→ Given material
━━━━━━━━

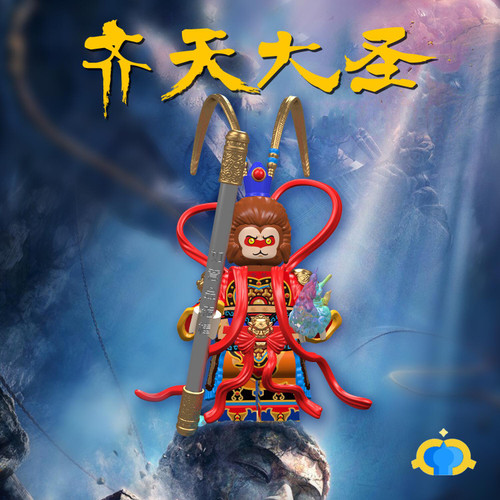 Custom Minifigures FantasticLamp Monkey King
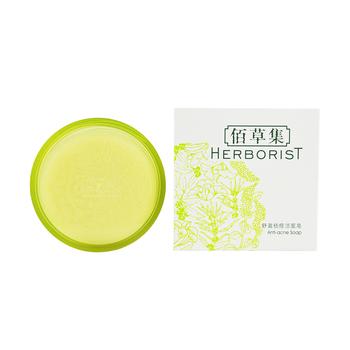 中国•佰草集舒盈祛痘洁面皂100g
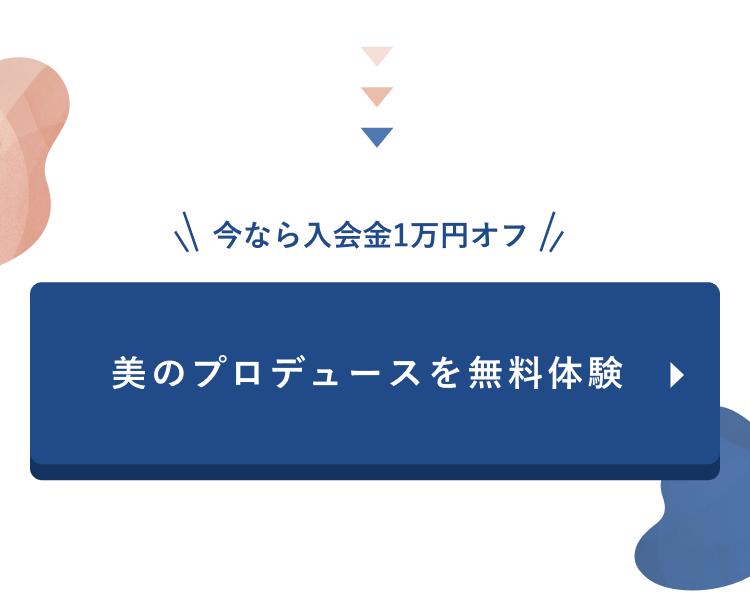 今なら入会金1万円オフ!美のプロデュースを無料体験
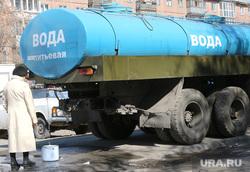 Курган, цистерна, водоснабжение, вода питьевая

━━━━━━━━

→ Problem
Give every line of the data above again as it stands; the pictures stay out.

→ Answer to this problem
 Custom Minifigures FantasticLamp Monkey King
 中国•佰草集舒盈祛痘洁面皂100g
 今なら入会金1万円オフ!美のプロデュースを無料体験
 Курган, цистерна, водоснабжение, вода питьевая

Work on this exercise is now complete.